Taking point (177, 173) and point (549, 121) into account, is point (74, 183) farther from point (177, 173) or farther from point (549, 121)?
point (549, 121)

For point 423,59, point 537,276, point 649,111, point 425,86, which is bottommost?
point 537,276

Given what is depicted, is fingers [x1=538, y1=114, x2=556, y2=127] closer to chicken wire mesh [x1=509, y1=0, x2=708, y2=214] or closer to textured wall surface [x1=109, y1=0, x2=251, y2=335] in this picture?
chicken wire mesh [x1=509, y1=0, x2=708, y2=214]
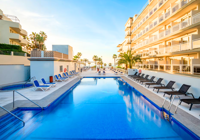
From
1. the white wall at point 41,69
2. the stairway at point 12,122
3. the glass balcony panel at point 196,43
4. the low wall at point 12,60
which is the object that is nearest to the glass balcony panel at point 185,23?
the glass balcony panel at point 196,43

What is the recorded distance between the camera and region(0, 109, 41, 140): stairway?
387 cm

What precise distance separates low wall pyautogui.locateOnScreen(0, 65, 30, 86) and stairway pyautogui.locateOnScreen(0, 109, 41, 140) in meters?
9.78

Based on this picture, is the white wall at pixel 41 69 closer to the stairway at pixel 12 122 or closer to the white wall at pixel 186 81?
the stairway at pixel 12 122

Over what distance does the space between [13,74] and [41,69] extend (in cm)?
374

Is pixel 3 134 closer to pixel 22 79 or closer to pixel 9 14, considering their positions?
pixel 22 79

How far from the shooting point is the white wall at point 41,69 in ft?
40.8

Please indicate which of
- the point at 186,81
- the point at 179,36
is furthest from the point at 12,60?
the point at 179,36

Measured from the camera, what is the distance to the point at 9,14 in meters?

====================

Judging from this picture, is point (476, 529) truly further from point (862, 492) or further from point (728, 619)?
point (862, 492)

====================

* **Written request**
Can you retype the records from the line with "What is the recorded" to the line with "Measured from the" exactly as they appear, both of those lines included?

* **The completed task**
What is the recorded distance between the camera and region(0, 109, 41, 140): stairway?
387 cm

What precise distance separates low wall pyautogui.locateOnScreen(0, 65, 30, 86) and stairway pyautogui.locateOnScreen(0, 109, 41, 140) in meters?
9.78

Based on this picture, is the white wall at pixel 41 69 closer to the stairway at pixel 12 122 or closer to the white wall at pixel 186 81?
the stairway at pixel 12 122

Over what distance does the space between [13,74] and [41,69] extend (in cm)?
374

Is pixel 3 134 closer to pixel 22 79 or closer to pixel 9 14, considering their positions?
pixel 22 79

How far from the shooting point is the white wall at point 41,69 in ft?
40.8

Please indicate which of
- the point at 186,81
- the point at 179,36
is furthest from the point at 12,60?
the point at 179,36

Measured from the camera, what is the distance to the point at 9,14 in meters?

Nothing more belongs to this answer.